“When you’re doing your day-to-day work and you need to get some information it can be very tough under this administration because they have a severely understaffed media operation,” says Halper. The issue then becomes transparency, he says. As the governor was moving back in to the Capitol, Halper says he could barely get a hold of anyone to comment on whispers he was hearing about lobbyists working on the transition team. The day before I called Halper in early March—more than two months into the administration—he was frustrated because the bureau had not been able to speak to Brown in time for a deadline. Five Republican state senators had written an open letter claiming the governor was refusing to consider their concessions on budget negotiations.
Things might be improving. When we spoke, Halper had also mentioned he was having trouble getting Brown’s people to engage on the issue of a large public database the Times had been fighting with the previous administration for access to. But a few days after we spoke, he e-mailed me, writing, “Need to eat my words. Just got word from our lawyer that the administration has engaged and supposedly plans to give us the data we need.”

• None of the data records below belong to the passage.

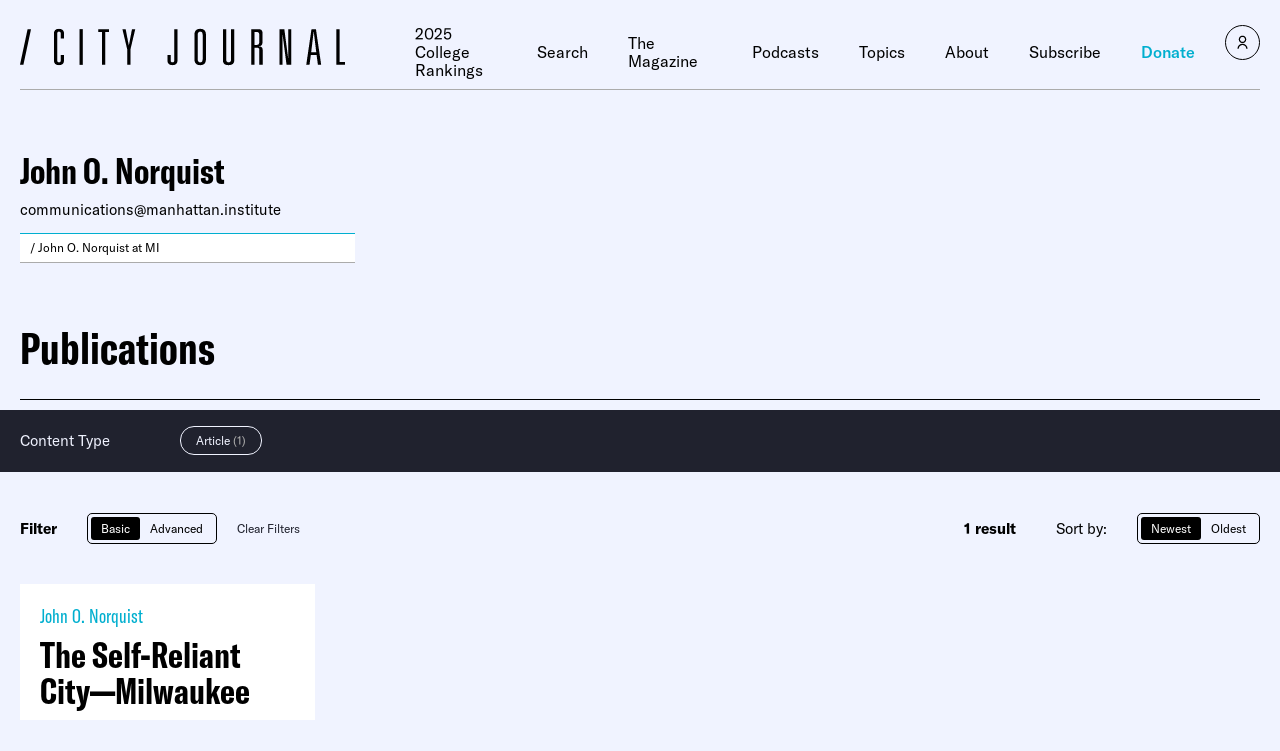

--- FILE ---
content_type: text/javascript;charset=utf-8
request_url: https://p1cluster.cxense.com/p1.js
body_size: 99
content:
cX.library.onP1('342su5b814hi03bmf50i05vrf8');


--- FILE ---
content_type: text/javascript;charset=utf-8
request_url: https://id.cxense.com/public/user/id?json=%7B%22identities%22%3A%5B%7B%22type%22%3A%22ckp%22%2C%22id%22%3A%22mituysz45zvrgyiq%22%7D%2C%7B%22type%22%3A%22lst%22%2C%22id%22%3A%22342su5b814hi03bmf50i05vrf8%22%7D%2C%7B%22type%22%3A%22cst%22%2C%22id%22%3A%22342su5b814hi03bmf50i05vrf8%22%7D%5D%7D&callback=cXJsonpCB1
body_size: 187
content:
/**/
cXJsonpCB1({"httpStatus":200,"response":{"userId":"cx:1bx9hsmx06g7a3nwx0bhaaxyak:i3j0r34atap3","newUser":true}})

--- FILE ---
content_type: text/javascript
request_url: https://static.fundraiseup.com/embed-data/elements-global/AMPLSCVE.js
body_size: -327
content:
FUN.elements.addGlobalElementsContent([]);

“There’s some delay,” says KQED’s Myers, who likes Brown’s pared-back approach and its symbolism for a state so deep in the red. “There isn’t the same staff to deal with the flotsam and jetsam of questions you have about what’s going on and the administrations position on things.” He and others note, too, that the press operation is more decentralized. Schwarzenegger’s swollen press outfit would field calls on all issues—from water to prisons. Now, reporters can pick up the phone and more freely call press operatives in California’s myriad agencies and departments.
Whether they will be up to the task is another question. “We are definitely looking to slim down the departments as well,” says the press secretary. “There’s a hiring freeze so there’s a lot of vacancies that will not be filled.”

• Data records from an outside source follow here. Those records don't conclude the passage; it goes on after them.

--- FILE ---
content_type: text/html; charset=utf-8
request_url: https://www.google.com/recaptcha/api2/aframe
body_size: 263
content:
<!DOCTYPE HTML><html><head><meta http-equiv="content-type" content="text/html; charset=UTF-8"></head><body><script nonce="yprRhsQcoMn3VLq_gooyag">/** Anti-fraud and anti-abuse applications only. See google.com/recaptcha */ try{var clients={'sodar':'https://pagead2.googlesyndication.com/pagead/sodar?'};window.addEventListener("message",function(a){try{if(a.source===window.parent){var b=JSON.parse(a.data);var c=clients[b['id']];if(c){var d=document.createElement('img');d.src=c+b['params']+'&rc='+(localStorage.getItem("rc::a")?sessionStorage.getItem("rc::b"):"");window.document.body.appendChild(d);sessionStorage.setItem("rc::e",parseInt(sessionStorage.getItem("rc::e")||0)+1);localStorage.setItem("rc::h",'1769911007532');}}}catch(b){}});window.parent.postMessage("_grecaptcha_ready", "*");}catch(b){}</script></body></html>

Duran is the kind of man who inspires confidence that somehow it will all be okay, even if you can’t quite figure out how it possibly could—which is, after all, his job. At thirty-four, he has worked as a press secretary for Brown once before, when Brown was mayor of Oakland in the mid-2000s, and for L.A. mayor Antonio Villaraigosa. Before coming to Sacramento, Duran was Senator Dianne Feinstein’s communications director in D.C., and he has a young Washingtonian’s sunlight-shunning work ethic. He’s up at 5.15 a.m., never home before 7.30 p.m., and was in the office the Sunday before I spoke to him, shooting the governor’s first YouTube address.
When we chat, he insists that his tiny staff of equally hard workers is up to the task of handling press for the head of the world’s eighth largest economy. The team is busy, but everybody pitches in, he says, answering phones and writing press releases (one reporter described the operation as “quaint.”) When I ask about charges that the office can be slow, he says that he and his staff comb through phone messages and e-mails every night and that “everybody gets a call back.”
They might not, of course, get the answers that they’re looking for all the time. Or get them immediately. With so few staffers, the team must prioritize. I called three times and e-mailed twice before getting Duran on the phone. After we spoke, he wrote to me unprompted to say, “By the way, I would have called you back sooner but I knew it was a magazine/blog piece and I had some time.” And there went my lede.